Aim of the exercise
When the line containing "A rescued Rohingya" appears in the entries below, begin printing there and stop after the line containing "Columbia developer Bill"; print each of those lines exactly and no other line.

Data excerpts:
'''
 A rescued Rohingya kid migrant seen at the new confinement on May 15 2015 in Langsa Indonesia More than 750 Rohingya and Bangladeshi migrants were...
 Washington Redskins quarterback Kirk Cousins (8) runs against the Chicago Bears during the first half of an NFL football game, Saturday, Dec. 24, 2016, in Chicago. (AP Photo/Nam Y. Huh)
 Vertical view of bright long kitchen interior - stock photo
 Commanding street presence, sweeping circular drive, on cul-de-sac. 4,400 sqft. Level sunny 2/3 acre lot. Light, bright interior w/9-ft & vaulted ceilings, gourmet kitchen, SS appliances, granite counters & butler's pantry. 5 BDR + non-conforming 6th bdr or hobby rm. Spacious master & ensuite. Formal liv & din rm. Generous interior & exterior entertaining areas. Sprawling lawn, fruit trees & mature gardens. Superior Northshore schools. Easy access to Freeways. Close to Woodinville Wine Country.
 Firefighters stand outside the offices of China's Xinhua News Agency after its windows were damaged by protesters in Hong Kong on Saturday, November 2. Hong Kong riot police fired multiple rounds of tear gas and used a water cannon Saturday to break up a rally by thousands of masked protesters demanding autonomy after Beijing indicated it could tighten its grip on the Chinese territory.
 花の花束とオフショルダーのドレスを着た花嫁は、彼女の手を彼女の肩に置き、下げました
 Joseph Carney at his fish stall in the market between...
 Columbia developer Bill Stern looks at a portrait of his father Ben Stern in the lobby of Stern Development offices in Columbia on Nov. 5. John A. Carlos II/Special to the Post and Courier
'''
'''
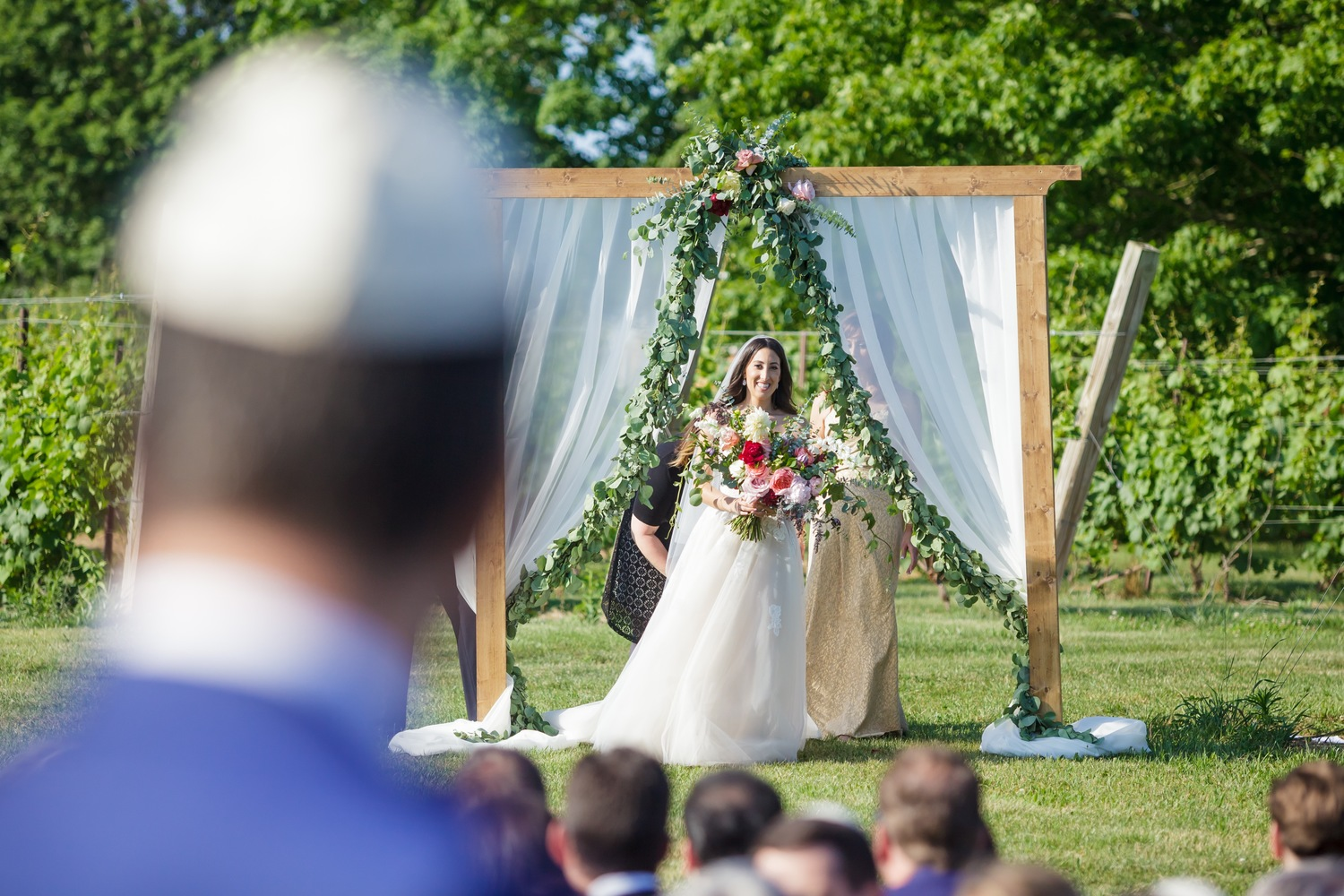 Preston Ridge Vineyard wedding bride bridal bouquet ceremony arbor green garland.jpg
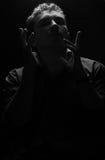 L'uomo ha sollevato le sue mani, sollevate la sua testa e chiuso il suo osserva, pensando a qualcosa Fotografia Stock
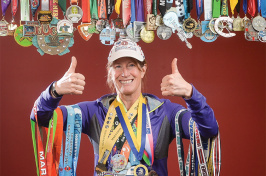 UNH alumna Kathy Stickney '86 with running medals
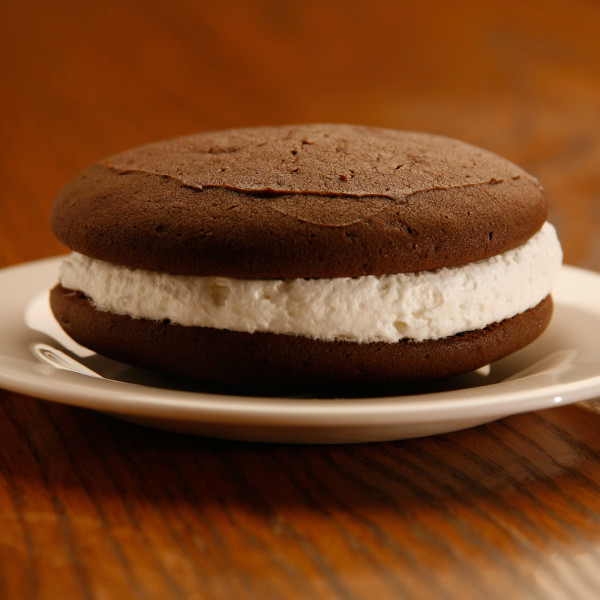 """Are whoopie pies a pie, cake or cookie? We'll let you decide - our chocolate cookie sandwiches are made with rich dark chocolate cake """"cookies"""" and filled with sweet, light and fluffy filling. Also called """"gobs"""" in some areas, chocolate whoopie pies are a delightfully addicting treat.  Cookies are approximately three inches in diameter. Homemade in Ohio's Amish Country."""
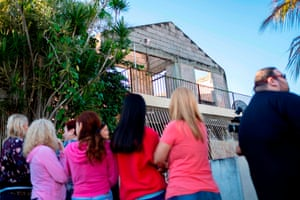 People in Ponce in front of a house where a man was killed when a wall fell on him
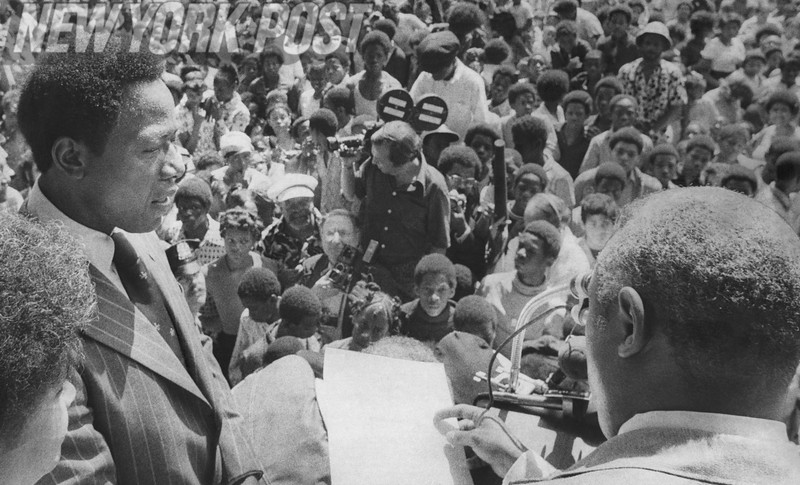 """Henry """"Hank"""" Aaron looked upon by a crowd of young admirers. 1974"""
'''
Expected output
 A rescued Rohingya kid migrant seen at the new confinement on May 15 2015 in Langsa Indonesia More than 750 Rohingya and Bangladeshi migrants were...
 Washington Redskins quarterback Kirk Cousins (8) runs against the Chicago Bears during the first half of an NFL football game, Saturday, Dec. 24, 2016, in Chicago. (AP Photo/Nam Y. Huh)
 Vertical view of bright long kitchen interior - stock photo
 Commanding street presence, sweeping circular drive, on cul-de-sac. 4,400 sqft. Level sunny 2/3 acre lot. Light, bright interior w/9-ft & vaulted ceilings, gourmet kitchen, SS appliances, granite counters & butler's pantry. 5 BDR + non-conforming 6th bdr or hobby rm. Spacious master & ensuite. Formal liv & din rm. Generous interior & exterior entertaining areas. Sprawling lawn, fruit trees & mature gardens. Superior Northshore schools. Easy access to Freeways. Close to Woodinville Wine Country.
 Firefighters stand outside the offices of China's Xinhua News Agency after its windows were damaged by protesters in Hong Kong on Saturday, November 2. Hong Kong riot police fired multiple rounds of tear gas and used a water cannon Saturday to break up a rally by thousands of masked protesters demanding autonomy after Beijing indicated it could tighten its grip on the Chinese territory.
 花の花束とオフショルダーのドレスを着た花嫁は、彼女の手を彼女の肩に置き、下げました
 Joseph Carney at his fish stall in the market between...
 Columbia developer Bill Stern looks at a portrait of his father Ben Stern in the lobby of Stern Development offices in Columbia on Nov. 5. John A. Carlos II/Special to the Post and Courier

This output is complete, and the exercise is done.